Poétiquement appelé « PM 12 », ce parcours est le premier du genre en France. L’idée trouve ses racines à 7500 km de Bitche et dans un environnement radicalement différent : la jungle guyanaise et ses multiples cours d’eau. En 2018, la situation sécuritaire en Guyane se dégrade. Une dizaine d’accrochages avec ouverture du feu y ont lieu, visant les militaires français engagés dans l’opération Harpie de lutte contre l’orpaillage illégal.
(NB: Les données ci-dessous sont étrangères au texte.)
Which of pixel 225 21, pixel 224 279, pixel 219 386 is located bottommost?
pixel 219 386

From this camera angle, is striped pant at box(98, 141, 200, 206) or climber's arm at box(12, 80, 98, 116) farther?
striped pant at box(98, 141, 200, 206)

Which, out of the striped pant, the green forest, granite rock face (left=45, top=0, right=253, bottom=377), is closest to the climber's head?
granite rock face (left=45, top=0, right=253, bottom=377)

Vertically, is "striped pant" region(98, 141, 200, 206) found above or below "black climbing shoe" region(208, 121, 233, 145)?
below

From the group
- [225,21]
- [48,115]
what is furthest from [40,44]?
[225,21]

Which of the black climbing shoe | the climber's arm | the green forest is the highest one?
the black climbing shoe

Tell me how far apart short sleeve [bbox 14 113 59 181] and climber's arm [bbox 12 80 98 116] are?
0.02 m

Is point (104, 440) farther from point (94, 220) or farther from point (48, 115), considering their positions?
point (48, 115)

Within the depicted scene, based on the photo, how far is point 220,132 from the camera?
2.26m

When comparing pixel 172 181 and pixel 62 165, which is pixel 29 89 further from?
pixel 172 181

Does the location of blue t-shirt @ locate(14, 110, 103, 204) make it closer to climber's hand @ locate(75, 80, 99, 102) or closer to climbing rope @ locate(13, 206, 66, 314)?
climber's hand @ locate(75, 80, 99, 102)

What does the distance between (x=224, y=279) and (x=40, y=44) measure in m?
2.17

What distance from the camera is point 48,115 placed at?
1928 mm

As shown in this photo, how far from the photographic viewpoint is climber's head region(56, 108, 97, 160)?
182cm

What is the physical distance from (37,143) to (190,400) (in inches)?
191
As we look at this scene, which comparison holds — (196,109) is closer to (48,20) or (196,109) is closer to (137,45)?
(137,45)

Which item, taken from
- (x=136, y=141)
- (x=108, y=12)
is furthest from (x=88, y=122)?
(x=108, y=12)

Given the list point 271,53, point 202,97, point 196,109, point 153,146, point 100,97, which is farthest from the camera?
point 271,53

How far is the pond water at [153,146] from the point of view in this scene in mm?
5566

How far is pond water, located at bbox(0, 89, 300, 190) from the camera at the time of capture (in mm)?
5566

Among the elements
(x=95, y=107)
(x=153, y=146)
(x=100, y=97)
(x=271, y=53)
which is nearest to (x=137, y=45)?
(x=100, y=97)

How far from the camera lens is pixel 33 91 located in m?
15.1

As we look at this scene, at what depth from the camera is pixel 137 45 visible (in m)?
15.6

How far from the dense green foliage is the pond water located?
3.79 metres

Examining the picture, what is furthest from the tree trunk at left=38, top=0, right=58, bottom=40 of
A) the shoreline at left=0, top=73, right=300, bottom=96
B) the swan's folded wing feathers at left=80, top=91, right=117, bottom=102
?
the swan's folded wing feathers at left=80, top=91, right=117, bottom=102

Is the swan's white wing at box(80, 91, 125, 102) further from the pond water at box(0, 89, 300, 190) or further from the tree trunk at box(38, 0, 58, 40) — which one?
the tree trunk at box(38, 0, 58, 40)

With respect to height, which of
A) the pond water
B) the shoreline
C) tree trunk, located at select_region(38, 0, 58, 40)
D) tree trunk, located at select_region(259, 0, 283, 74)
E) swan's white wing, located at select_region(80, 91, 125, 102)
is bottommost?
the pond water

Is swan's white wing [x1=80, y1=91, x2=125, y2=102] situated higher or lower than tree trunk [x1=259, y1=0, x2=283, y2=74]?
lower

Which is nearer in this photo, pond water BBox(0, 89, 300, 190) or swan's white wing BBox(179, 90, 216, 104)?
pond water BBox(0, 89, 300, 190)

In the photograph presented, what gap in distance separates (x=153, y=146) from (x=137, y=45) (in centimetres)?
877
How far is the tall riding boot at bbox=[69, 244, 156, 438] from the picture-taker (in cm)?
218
Le Commandement des forces terrestres (CFT) décide alors de densifier la mise en condition finale de l’opération.

Tous les régiments du génie possèdent un détachement de plongeurs de combat, avec une expertise amphibie pour les 6e RG et 1er REG

Deux expérimentations sont menées suivant ce constat. L’une est jouée en Belgique avec le 1er REG, la défense belge disposant alors des installations nécessaires. La seconde l’est en mer, à Saint-Mandrier-sur-Mer (Var), cette fois avec les plongeurs du 6e RG. Mi-2018, le CFT valide l’utilité de ce type d’entraînement et engage des études. « Détail fâcheux » : il n’existe pas d’infrastructures de ce type en France. Exploité depuis 1901 par l’armée de Terre, doté d’un plan d’eau, d’un site de franchissement, de cales de mise à l’eau, situé à proximité de plusieurs régiments du génie, le camp de Bitche s’avère être le candidat idéal pour accueillir de nouvelles installations. Les premières reconnaissances réalisées par le 13e RG participeront à affermir ce choix.
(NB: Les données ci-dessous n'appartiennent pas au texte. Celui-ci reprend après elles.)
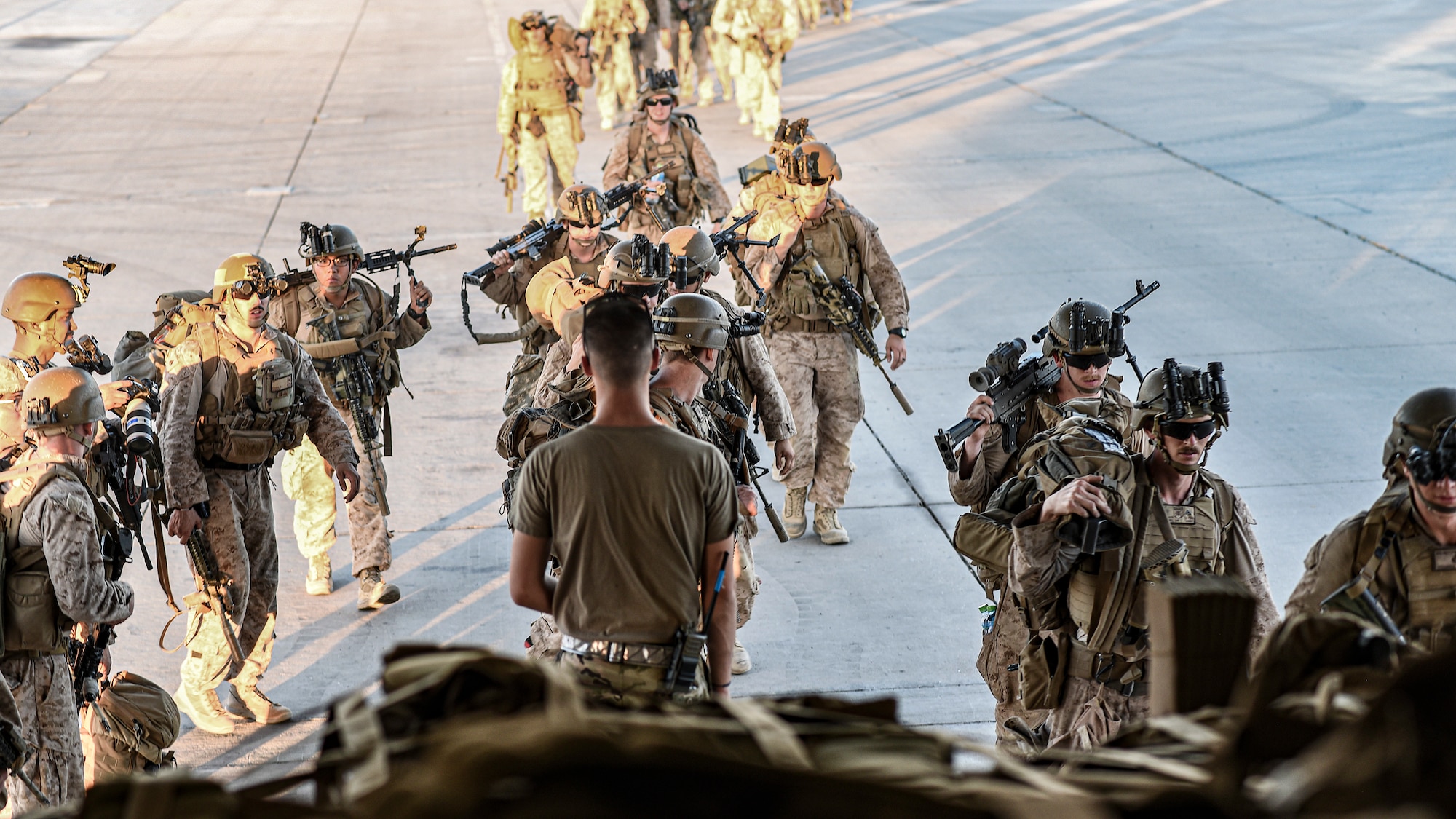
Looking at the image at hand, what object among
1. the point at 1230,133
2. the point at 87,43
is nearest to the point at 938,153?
the point at 1230,133

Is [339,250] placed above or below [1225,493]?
above

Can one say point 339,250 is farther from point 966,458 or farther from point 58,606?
point 966,458

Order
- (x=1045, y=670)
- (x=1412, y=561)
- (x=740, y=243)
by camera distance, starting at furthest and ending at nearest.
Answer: (x=740, y=243) → (x=1045, y=670) → (x=1412, y=561)

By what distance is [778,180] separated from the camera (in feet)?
27.8

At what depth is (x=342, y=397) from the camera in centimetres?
754

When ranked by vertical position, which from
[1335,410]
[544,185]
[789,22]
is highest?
[789,22]

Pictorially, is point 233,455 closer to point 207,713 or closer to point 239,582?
point 239,582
Identifiée comme prioritaire par l’École du génie, la construction de ce parcours de tir profite d’un coup d’accélérateur en 2021. Un an plus tard, et avec l’aide du Service d’infrastructure de la Défense (SID), du 13e RG, du 19e RG et du 16e BCP voisin, le site PM 12 sort définitivement de terre. Ou d’eau, c’est selon.
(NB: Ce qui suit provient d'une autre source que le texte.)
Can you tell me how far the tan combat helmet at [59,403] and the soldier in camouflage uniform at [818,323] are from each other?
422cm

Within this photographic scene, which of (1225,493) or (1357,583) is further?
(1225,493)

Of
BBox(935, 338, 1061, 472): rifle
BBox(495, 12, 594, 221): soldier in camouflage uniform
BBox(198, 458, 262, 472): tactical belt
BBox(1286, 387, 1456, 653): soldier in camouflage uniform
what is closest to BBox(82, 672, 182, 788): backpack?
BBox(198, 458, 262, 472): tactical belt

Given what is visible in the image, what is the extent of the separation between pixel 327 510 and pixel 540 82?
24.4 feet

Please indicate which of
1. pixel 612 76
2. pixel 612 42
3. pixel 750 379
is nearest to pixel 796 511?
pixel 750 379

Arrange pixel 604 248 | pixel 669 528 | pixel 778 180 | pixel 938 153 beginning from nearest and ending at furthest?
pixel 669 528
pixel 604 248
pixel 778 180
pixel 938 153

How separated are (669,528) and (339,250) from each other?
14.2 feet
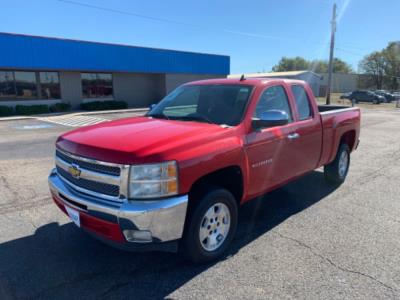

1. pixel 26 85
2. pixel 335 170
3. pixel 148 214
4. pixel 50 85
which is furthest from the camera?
pixel 50 85

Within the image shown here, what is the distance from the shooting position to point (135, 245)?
282 cm

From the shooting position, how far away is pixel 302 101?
4.78 meters

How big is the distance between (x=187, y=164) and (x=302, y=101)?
8.74 ft

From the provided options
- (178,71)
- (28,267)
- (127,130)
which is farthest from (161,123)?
(178,71)

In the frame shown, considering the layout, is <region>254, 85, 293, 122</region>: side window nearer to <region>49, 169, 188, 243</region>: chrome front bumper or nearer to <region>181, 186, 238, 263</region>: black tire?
<region>181, 186, 238, 263</region>: black tire

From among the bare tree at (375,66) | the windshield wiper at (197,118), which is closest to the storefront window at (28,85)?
the windshield wiper at (197,118)

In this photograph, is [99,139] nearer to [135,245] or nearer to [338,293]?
[135,245]

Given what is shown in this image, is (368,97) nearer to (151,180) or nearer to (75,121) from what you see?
(75,121)

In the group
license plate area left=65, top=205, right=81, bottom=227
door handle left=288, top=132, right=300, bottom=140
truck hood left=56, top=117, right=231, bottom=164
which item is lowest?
license plate area left=65, top=205, right=81, bottom=227

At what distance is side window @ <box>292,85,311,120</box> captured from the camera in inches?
182

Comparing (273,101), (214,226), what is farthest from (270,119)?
(214,226)

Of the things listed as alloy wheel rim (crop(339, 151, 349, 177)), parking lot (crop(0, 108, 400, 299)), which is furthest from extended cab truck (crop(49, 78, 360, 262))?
alloy wheel rim (crop(339, 151, 349, 177))

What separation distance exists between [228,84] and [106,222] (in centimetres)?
237

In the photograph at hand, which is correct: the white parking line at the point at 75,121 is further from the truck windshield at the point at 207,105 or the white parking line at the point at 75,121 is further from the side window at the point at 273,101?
the side window at the point at 273,101
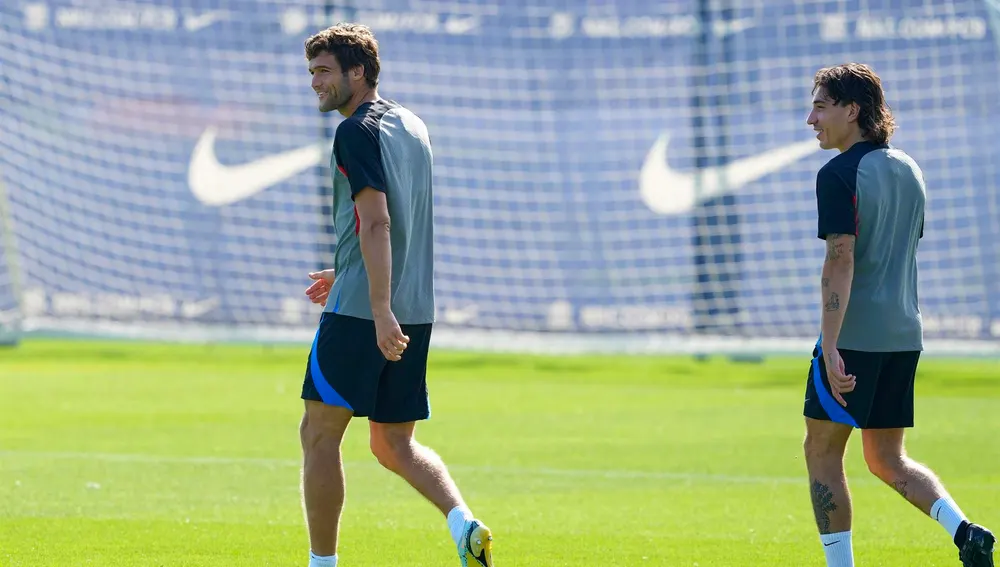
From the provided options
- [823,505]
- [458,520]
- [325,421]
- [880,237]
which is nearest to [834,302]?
[880,237]

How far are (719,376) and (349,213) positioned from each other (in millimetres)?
10889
« Un très beau terrain de jeu »

Centré sur un carré d’environ 250 mètres de côté, le parcours nautique de Haspelschiedt permet le tir sur embarcation vers la terre, sur l’eau ou en sortie d’eau à partir de tous les moyens nautiques disponibles, des palmes à l’embarcation de combat fluvial développée avec l’entreprise héraultaise Littoral et en cours d’évaluation du côté de la Section technique de l’armée de Terre (STAT). Parce qu’il est conçu pour entraîner aux changements de milieu, le PM12 comprend un second pas de tir installé dans la forêt environnante, un atout de taille pour travailler les spécificités du plongeur combat du génie (PCG), une appellation adoptée en 2006.

Cet « outil unique fera faire un bond extraordinaire à toute la spécialité », déclarait ce mercredi le général Jean-Philippe Crach, commandant de l’École du génie et père de l’arme, devant un parterre d’officiers français, belges et allemands. « Ce parcours nautique est exemplaire à plus d’un titre. Tout d’abord, parce qu’il répond à un besoin opérationnel issu notamment du RETEX. Ensuite, parce qu’il est une brique dans l’expérimentation de certaines techniques et que lui-même est le produit d’expérimentations », complétait-il. S’il a surtout vocation à entraîner les militaires français, le PM12 est également ouvert aux exercices en interarmes et en interarmées et pourra, selon les disponibilités, accueillir des détachements étrangers. Et, par là, rendre la pareille au partenaire belge.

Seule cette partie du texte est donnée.